Die IWF zog den Kantonsgerichts-Entscheid ans Bundesgericht weiter. (Bild: Keystone)
Baselland

Bundesgericht bestätigt IWF-Entscheid

Das Bundesgericht bestätigt den Entscheid des Baselbieter Kantonsgerichts, der die Aufhebung eines Zuschlags an die IWF AG anordnete. Diese zog den Fall weiter.

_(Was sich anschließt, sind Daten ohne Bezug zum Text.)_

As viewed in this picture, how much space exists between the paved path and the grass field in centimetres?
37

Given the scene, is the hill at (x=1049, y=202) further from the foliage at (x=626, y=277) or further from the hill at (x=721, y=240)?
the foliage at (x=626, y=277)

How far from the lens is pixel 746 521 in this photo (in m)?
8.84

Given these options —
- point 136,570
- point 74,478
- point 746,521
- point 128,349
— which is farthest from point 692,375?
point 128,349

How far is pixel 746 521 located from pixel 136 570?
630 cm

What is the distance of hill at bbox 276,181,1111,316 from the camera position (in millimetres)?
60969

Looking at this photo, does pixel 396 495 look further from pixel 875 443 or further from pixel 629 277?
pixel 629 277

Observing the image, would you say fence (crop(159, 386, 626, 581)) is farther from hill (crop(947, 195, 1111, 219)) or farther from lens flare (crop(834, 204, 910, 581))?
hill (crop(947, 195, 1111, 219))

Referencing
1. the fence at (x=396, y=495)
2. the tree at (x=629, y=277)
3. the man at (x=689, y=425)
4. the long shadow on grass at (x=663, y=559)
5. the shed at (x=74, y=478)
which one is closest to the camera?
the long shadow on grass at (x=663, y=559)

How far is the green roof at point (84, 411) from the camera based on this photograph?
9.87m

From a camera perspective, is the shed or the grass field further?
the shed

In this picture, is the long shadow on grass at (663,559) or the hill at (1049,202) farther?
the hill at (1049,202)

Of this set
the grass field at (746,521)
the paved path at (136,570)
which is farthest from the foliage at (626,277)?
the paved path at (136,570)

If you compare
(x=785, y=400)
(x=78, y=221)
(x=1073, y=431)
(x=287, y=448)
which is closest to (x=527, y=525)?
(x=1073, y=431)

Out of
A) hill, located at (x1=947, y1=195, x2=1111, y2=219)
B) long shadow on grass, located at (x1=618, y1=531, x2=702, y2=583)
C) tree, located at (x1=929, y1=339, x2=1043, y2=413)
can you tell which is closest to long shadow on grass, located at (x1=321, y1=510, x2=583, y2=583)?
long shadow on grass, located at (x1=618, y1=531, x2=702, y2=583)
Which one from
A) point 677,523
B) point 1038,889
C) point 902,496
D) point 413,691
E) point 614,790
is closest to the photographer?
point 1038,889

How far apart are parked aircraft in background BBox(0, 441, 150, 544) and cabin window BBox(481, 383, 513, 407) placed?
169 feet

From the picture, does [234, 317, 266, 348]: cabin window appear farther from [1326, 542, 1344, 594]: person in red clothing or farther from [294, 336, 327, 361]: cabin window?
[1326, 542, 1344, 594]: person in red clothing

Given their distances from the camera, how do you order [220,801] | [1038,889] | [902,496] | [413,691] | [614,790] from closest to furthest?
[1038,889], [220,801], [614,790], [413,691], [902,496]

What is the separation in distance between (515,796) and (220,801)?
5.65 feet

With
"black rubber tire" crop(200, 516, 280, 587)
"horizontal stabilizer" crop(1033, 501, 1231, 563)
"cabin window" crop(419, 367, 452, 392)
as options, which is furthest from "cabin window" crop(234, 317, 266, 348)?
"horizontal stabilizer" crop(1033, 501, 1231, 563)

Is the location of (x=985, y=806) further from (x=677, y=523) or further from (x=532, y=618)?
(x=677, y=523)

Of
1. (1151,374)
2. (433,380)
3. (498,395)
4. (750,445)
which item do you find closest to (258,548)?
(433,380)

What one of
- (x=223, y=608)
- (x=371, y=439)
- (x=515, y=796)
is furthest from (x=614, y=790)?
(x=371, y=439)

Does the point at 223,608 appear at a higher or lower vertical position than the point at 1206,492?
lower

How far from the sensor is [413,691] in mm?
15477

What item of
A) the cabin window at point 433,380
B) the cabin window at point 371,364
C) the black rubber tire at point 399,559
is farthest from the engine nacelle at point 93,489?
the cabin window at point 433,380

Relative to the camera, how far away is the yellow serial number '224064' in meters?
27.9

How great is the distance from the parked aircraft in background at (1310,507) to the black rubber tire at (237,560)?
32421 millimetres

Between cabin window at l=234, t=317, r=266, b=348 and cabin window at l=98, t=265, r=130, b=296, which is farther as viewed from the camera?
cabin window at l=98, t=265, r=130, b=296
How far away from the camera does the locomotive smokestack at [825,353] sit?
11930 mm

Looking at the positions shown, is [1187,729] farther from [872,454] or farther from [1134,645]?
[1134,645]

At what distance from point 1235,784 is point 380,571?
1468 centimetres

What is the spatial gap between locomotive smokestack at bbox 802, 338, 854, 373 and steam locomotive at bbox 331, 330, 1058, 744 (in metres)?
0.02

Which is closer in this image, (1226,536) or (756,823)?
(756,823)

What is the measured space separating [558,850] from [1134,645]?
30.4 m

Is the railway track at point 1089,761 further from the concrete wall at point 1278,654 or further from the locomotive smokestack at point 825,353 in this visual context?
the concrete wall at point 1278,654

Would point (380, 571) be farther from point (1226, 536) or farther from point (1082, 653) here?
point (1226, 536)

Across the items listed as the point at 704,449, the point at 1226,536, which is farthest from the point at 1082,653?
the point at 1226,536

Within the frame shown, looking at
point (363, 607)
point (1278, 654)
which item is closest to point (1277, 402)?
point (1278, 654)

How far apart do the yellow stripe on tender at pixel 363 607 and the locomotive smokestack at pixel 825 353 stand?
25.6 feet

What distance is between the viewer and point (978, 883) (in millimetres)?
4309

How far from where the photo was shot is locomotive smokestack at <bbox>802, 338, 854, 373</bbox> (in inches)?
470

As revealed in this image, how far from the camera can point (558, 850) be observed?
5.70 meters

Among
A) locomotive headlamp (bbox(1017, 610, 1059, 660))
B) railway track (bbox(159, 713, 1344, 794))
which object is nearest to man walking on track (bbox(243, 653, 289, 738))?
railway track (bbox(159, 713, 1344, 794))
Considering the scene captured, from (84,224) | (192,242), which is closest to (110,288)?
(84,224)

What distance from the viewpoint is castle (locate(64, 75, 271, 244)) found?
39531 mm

Das Kantonsgericht Basel-Landschaft hat den Zuschlag des Auftrags «Bearbeitungsstelle Fördergesuche Baselbieter Energiepaket» an die IWF AG zurecht aufgehoben. Dies hat das Bundesgericht entschieden. Die Beschwerde des IWF hat es nur teilweise gutgeheissen, wie aus dem Dispositiv hervorgeht.

Im Übrigen hat das Bundesgericht das Urteil des Kantonsgerichts aufgehoben. Die Sache geht nun zur Neubeurteilung an die Vergabestelle des Kantons zurück. Zum Urteil will sich die Baselbieter Regierung Ende Woche äussern.

Erste Ausschreibung

Mit der Verabschiedung des neuen Energiegesetzes im Jahr 2017 verpflichtete der Landrat die Baselbieter Regierung, den genannten Dienstleistungsauftrag öffentlich auszuschreiben. Zuvor hatte die Bau- und Umweltschutzdirektion des Kantons Basel-Landschaft (BUD) den Auftrag jeweils freihändig an die IWF AG erteilt.

Die IWF ist eine Tochter der Wirtschaftskammer Baselland. Zur Vergabe wurde immer wieder Kritik geäussert, und es wurde eine öffentliche Ausschreibung gefordert.

Diese erfolgte erstmals im Juni 2017. Dazu gingen sechs Angebote ein, wobei Preise zwischen rund 326’000 Franken (von der Effinergie) bis 540’000 Franken von der teuersten Anbieterin offeriert wurden. Die IWF AG bot an, die Dienstleistung für 412’000 Franken auszuführen.

Rund 27 Prozent teuerer

Obwohl die Offerte rund 27 Prozent teurer war, als jene der Effienergie, erteilte die Regierung den Zuschlag an die IWF AG. Das Kantonsgericht Basel-Landschaft hob diesen Entscheid im Juli 2018 auf und teilte den Auftrag direkt der beschwerdeführenden Effienergie zu.

In der damaligen Verhandlung äusserten die Richter deutliche Kritik an der Vergabe. Die Zuschlagskriterien waren derart festgelegt worden, dass vor allem die IWF AG davon profitierte. So wurde der Preis lediglich zu 40 Prozent gewichtet. Bei Standardarbeiten wie im vorliegenden Fall wird der Preis in der Regel mit 60 bis 80 Prozent gewichtet.